# Records for this task:
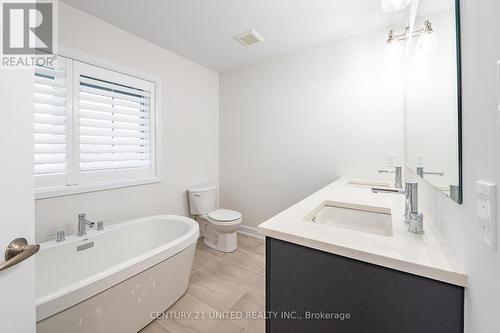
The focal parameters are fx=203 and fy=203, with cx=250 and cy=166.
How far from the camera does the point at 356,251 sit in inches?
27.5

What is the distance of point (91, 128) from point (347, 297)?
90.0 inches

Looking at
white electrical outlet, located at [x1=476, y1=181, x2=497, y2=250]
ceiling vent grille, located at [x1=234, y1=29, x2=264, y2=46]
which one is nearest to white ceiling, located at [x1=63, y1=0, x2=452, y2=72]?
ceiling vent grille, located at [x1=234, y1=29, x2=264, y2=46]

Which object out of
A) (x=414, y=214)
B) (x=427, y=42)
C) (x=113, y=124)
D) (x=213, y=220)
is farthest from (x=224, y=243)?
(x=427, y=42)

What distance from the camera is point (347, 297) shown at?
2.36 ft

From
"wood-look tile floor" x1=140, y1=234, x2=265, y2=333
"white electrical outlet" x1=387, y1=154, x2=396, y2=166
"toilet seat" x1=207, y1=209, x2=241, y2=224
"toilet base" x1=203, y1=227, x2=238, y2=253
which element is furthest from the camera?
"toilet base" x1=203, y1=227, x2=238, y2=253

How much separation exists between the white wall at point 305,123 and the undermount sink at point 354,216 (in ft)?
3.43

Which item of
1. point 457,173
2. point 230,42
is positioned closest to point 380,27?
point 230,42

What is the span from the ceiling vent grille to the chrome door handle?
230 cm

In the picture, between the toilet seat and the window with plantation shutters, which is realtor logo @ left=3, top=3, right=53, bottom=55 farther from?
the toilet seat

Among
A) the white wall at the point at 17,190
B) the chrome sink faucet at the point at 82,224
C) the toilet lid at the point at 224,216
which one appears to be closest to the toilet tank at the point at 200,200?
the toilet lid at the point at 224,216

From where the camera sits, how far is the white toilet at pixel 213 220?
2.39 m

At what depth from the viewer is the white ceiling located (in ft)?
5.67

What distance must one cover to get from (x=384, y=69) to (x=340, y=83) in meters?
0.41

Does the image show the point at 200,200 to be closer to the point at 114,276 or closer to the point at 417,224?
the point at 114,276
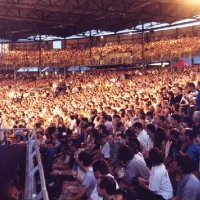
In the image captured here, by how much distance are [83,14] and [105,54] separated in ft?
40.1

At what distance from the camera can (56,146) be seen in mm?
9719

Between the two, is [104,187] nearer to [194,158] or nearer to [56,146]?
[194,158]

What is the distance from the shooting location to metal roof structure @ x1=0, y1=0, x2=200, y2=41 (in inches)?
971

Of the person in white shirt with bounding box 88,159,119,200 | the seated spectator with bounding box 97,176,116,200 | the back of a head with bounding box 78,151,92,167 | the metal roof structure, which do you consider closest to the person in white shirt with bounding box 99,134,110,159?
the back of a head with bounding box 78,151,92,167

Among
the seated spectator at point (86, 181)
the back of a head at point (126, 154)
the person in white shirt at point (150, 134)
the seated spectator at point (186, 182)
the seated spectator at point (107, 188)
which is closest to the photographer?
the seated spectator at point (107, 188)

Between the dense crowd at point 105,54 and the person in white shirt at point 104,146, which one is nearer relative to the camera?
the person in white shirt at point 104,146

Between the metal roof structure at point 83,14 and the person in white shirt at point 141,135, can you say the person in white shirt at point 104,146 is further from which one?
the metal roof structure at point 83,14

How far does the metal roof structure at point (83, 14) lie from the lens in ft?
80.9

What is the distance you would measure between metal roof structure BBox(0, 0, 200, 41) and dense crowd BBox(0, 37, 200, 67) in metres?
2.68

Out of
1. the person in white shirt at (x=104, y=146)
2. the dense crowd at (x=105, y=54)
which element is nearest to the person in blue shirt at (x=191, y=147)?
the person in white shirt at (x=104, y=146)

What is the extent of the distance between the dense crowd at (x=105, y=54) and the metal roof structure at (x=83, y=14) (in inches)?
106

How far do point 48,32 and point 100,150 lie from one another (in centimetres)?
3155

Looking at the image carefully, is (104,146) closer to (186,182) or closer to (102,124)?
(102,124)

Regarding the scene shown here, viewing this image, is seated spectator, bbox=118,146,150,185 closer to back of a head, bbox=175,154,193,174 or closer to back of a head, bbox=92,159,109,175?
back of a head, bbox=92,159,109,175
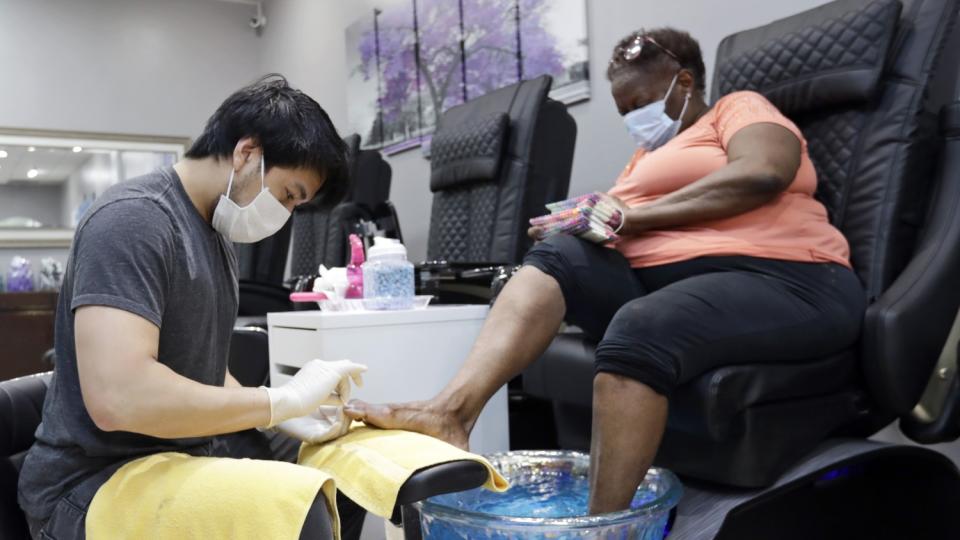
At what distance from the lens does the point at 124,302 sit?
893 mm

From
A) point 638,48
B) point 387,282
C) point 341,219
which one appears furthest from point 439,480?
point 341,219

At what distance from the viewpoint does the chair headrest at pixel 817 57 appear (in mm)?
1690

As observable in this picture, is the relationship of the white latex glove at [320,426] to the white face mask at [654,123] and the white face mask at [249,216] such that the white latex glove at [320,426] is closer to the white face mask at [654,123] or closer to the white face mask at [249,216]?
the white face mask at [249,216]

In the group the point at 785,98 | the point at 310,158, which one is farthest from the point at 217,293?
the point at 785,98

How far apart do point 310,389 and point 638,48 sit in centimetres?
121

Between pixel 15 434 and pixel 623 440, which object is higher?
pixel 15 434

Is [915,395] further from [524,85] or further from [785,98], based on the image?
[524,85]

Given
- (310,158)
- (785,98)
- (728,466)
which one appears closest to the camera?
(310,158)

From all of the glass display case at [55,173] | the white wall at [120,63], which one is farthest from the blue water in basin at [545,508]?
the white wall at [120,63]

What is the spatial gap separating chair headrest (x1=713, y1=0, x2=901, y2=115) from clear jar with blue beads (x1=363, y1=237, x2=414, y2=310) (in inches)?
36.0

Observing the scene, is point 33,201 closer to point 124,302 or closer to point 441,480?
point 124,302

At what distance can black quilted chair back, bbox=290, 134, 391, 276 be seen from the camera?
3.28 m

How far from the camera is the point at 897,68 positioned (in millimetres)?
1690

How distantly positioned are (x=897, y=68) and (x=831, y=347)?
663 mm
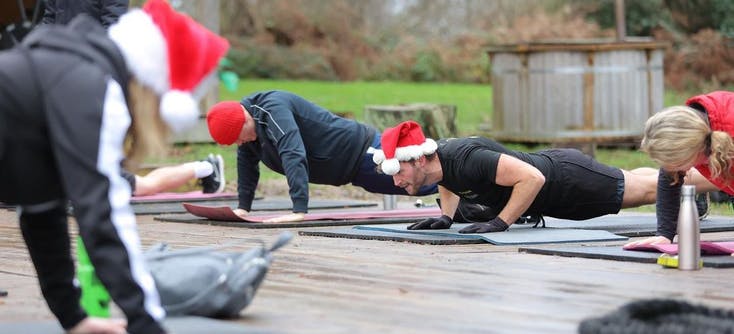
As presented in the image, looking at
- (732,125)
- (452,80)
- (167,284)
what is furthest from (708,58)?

# Given request:
Output every line from the one containing "Between pixel 15" through the last line, reproduced word for word. Leave out the picture.

# Task answer:
Between pixel 15 434 and pixel 623 440, which object is higher?
pixel 15 434

Is [915,395] further from [524,85] or further from [785,98], based on the image?
[524,85]

Given
- (310,158)
- (785,98)
- (728,466)
which one appears closest to the camera?
(310,158)

From all of the glass display case at [55,173] | the white wall at [120,63], which one is farthest from the blue water in basin at [545,508]?
the white wall at [120,63]

What is the spatial gap separating chair headrest (x1=713, y1=0, x2=901, y2=115) from clear jar with blue beads (x1=363, y1=237, x2=414, y2=310) (in inches)?
36.0

Observing the scene, is point 33,201 closer to point 124,302 or closer to point 441,480?
point 124,302

At what distance can black quilted chair back, bbox=290, 134, 391, 276 be seen from the camera?
3.28 m

How far from the camera is the point at 897,68 positioned (in millimetres)?
1690

How distantly positioned are (x=897, y=68) and (x=831, y=347)?
663 mm
As presented in the image, looking at
- (732,125)
- (452,80)
- (167,284)
what is furthest from (708,58)?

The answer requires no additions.